== EXERCISE DETAILS ==
From first entry to last, give the listing again verbatim.

################

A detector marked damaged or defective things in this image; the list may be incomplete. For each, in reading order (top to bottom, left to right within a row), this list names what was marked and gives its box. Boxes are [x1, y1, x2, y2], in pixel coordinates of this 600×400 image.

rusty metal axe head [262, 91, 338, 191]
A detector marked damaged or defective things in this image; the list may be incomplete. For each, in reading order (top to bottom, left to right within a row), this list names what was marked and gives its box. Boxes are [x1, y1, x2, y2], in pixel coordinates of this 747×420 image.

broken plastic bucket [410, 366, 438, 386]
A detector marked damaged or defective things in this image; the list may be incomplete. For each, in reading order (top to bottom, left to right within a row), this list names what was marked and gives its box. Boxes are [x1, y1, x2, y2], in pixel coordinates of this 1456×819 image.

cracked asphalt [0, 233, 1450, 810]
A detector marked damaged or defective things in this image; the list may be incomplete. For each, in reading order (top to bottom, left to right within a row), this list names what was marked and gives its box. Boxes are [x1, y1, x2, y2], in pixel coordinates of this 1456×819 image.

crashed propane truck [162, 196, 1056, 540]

################

== EXERCISE RESULT ==
A detector marked damaged or defective things in this image; the list may be incomplete. For each, in reading order (top to bottom, left to right within a row), this list names what was marked and gives its box. Boxes are [x1, y1, x2, y2], in pixel coordinates of this 600×400 image.

rusty metal axe head [262, 91, 338, 191]
A detector marked damaged or defective things in this image; the list may be incomplete. For each, in reading order (top to bottom, left to right within a row), this list names what was marked and gives its box. Boxes are [x1, y1, x2, y2], in pixel coordinates of this 747×420 image.

broken plastic bucket [410, 366, 438, 386]
A detector marked damaged or defective things in this image; the list may be incomplete. For each, in reading order (top to bottom, left to right within a row), this list names what was marked and gives its box. Boxes are [x1, y1, x2, y2], in pixel coordinates of this 1456×819 image.

cracked asphalt [0, 233, 1450, 810]
A detector marked damaged or defective things in this image; the list may be incomplete. For each, in reading order (top to bottom, left to right within a row), this list names what was marked and gives its box. Boxes are [x1, y1, x2, y2], in pixel coordinates of this 1456×819 image.

crashed propane truck [162, 196, 1056, 540]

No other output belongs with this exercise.